Showing posts with label 2000s. Show all posts
Showing posts with label 2000s. Show all posts

Saturday, October 15, 2011

The Destiny of Das


The Destiny of Das: How a kid from Isla Vista became Montecito’s Assemblyman


Das Williams/Photo by Gary Lambert/Montecito Messenger
Five purple dreadlocks dangled from his clean-shaven head.
And he stunk. The smell of stale beer and old sodas exuded from his
pores.
But a 16-year-old skinny kid named Das Gault-Williams was undaunted.
He was determined.
He earned money every weekend sorting recyclables at the Community
Environmental Council’s collection center at Montecito Union School.
Das figured out a way on weekends to get from Santa Barbara’s Pershing
Park, where he lived — in his Volkswagen van — to the collection center.
But on this otherwise perfect day in Montecito, Das was unusually
vexed. He needed to make a telephone call to the CEC’s main
headquarters.
It was the early 90s, and Das didn’t carry a cell phone. He wouldn’t
have wanted one anyway at the time, even if he could have afforded it.
They just weren’t cool gear for the skate-surf-kid, heavily influenced
by the punk street and surf culture.
So dreadlocks, sweat, smell and all, Das trekked up San Ysidro Road
into the upper village and the heart of Montecito. It was the first
time he had ever ventured that far. People stared. And glared.
“I got some strange looks,” he said. “I totally don’t blame them. I am
thankful that the people of Montecito don’t hold their first
impression against me.”
More than 20 years later, Das still turns heads when he walks. But he
doesn’t need the flamboyant dreadlocks, or skater-garb anymore.
When he goes to Montecito, he’s just a grown Das Williams, a two-term
former Santa Barbara City Councilman and now a first-term California
state Assemblyman, representing Montecito and half of Santa Barbara
and Ventura Counties.
And he smells good now, especially when he occasionally attends
Montecito Covenant Church or rides a wave at a secret surf spot near
Butterfly Beach.


The Assemblyman
When he is home on the South Coast, life is scheduled in 15-
minute increments. The idea of not having a telephone seems almost
other-worldly. He lives on his Smartphone. Talking. Text-messaging.
Emailing. Researching.
“The pace is so much different,” said Williams, recently from his
downtown Santa Barbara office. “On the City Council, my life was
scheduled in hour increments. Meetings lasted two hours. Now, I need
to get things done in 15 or 30 minutes. I just have so much more to do.”
Since taking office last December, after defeating Republican Mike
Stoker, the whirlwind that had always been Williams only spun faster.
He’s never been a guy who could sit still very long.
He’s always on to the next thing.

▸ DESCRIPTION OF THE TASK: Return, word for word, the part of the Das Williams profile that opens with the words containing "When he goes" and closes with "Smartphone. Talking. Text-messaging.". The material that comes next has nothing to do with the Das Williams profile and comes from another source.

▸ COLLECTED DATA:
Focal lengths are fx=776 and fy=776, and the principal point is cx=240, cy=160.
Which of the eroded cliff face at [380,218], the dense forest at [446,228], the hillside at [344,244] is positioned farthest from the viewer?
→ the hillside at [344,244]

▸ ANSWER:
When he goes to Montecito, he’s just a grown Das Williams, a two-term
former Santa Barbara City Councilman and now a first-term California
state Assemblyman, representing Montecito and half of Santa Barbara
and Ventura Counties.
And he smells good now, especially when he occasionally attends
Montecito Covenant Church or rides a wave at a secret surf spot near
Butterfly Beach.


The Assemblyman
When he is home on the South Coast, life is scheduled in 15-
minute increments. The idea of not having a telephone seems almost
other-worldly. He lives on his Smartphone. Talking. Text-messaging.